[Opening Records for this task section]
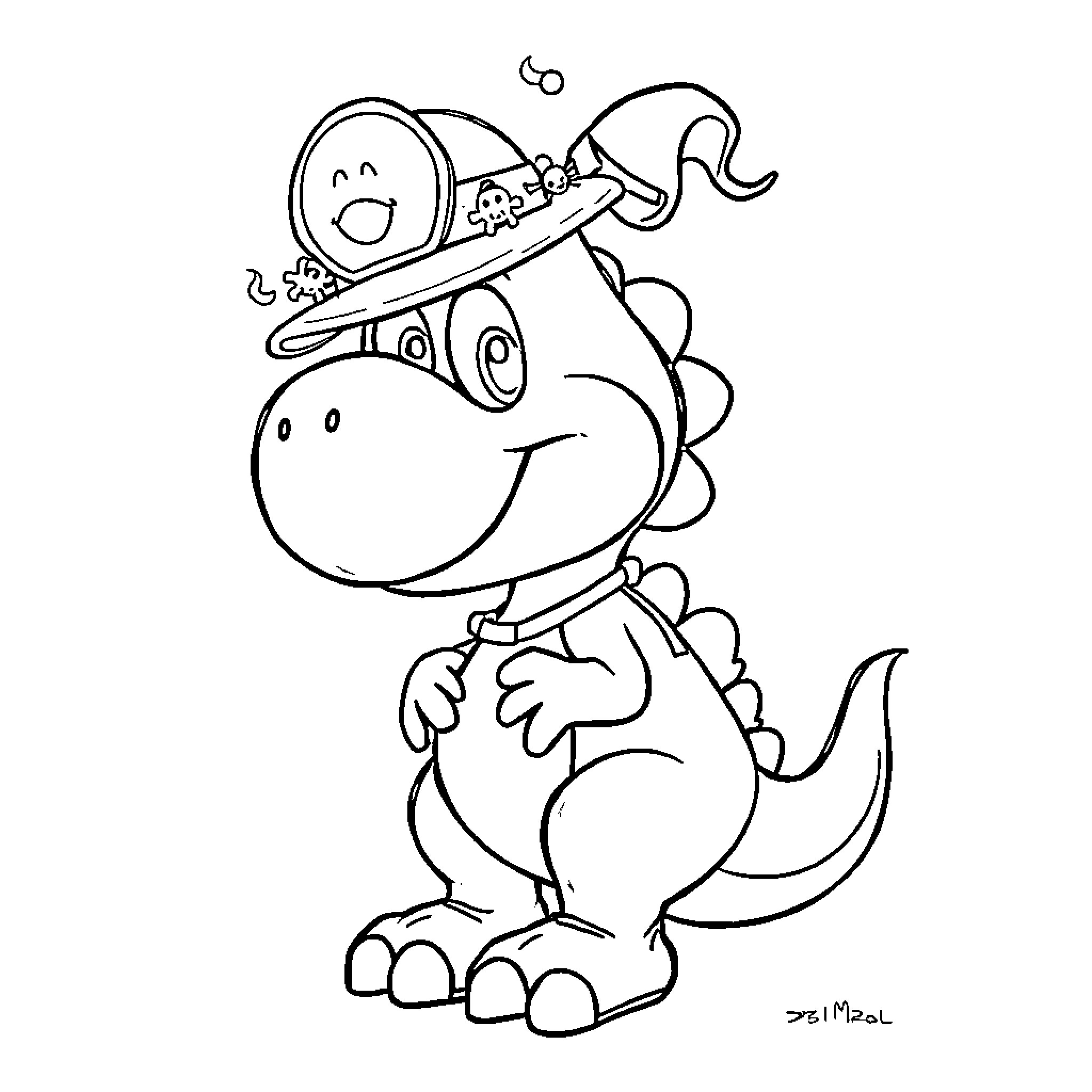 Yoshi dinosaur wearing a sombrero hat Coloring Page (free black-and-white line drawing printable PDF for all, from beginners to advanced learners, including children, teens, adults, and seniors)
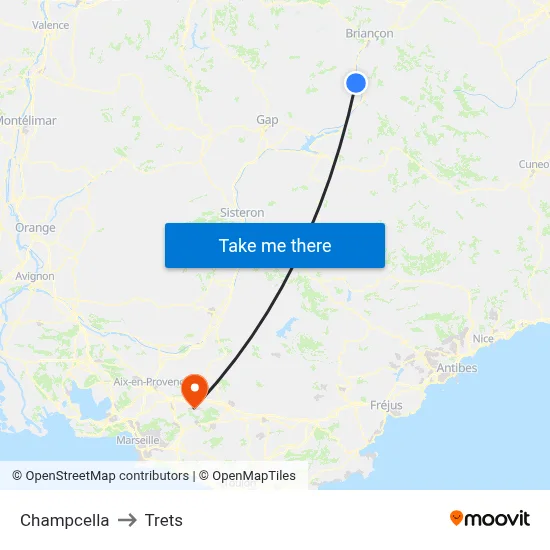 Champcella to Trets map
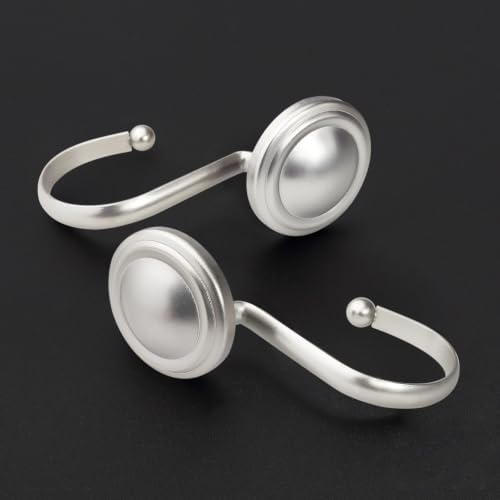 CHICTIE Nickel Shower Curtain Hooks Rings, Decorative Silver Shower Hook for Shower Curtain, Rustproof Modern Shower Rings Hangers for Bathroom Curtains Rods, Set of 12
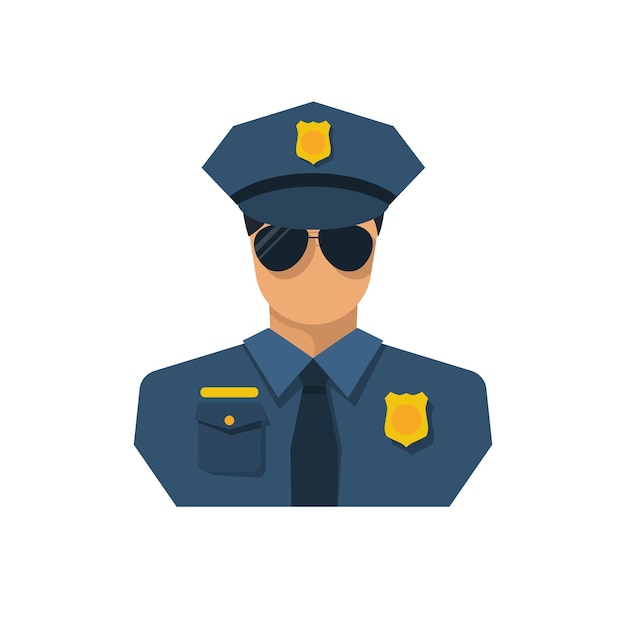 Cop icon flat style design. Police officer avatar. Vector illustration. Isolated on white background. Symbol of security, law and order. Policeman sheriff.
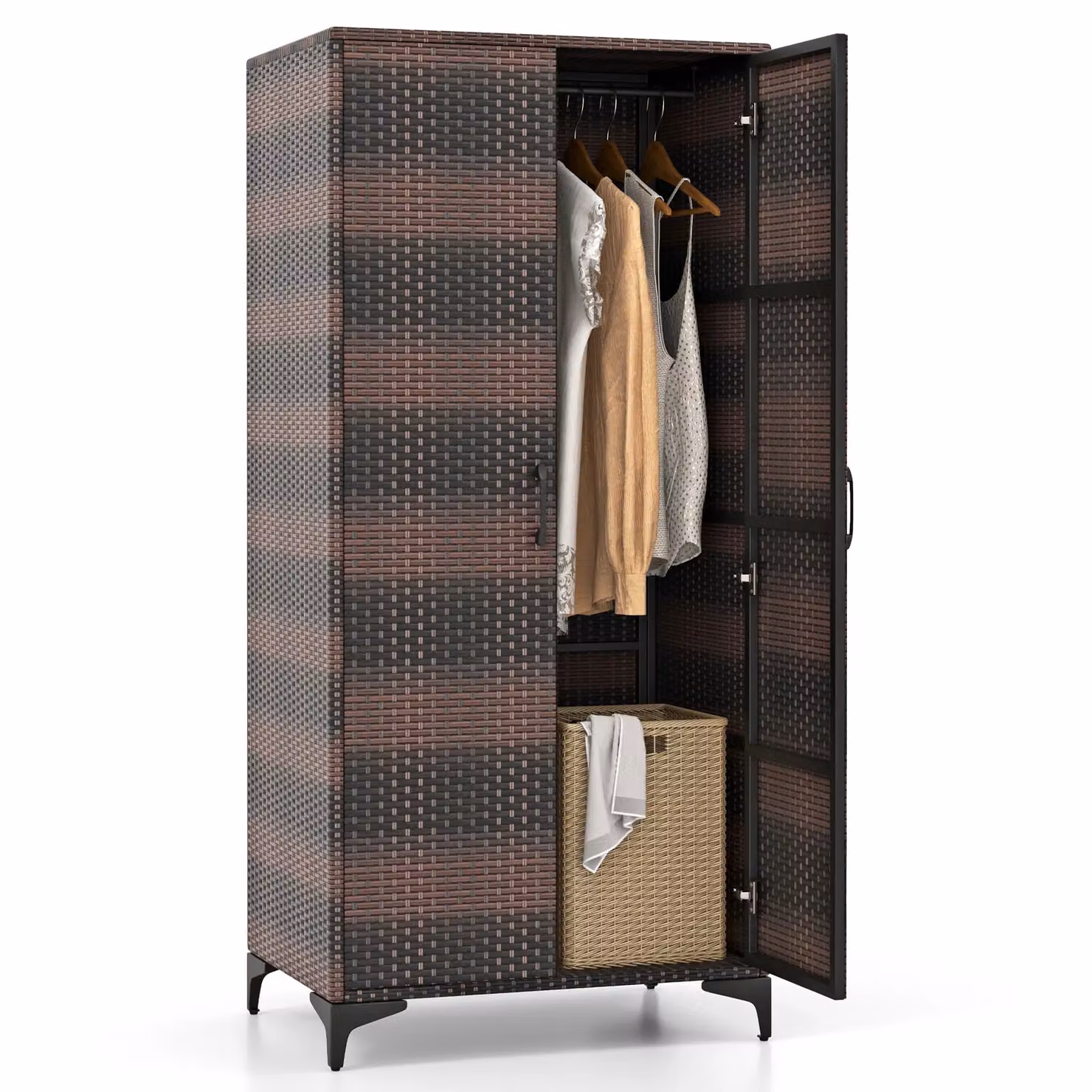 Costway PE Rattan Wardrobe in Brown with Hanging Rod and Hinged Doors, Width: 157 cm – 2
[Closing Records for this task section]
• [Task instructions]
Quote only what lies between the first line of the records and the line containing "Champcella to Trets map", please, including both lines and excluding images.

• [Your solution]
 Yoshi dinosaur wearing a sombrero hat Coloring Page (free black-and-white line drawing printable PDF for all, from beginners to advanced learners, including children, teens, adults, and seniors)
 Champcella to Trets map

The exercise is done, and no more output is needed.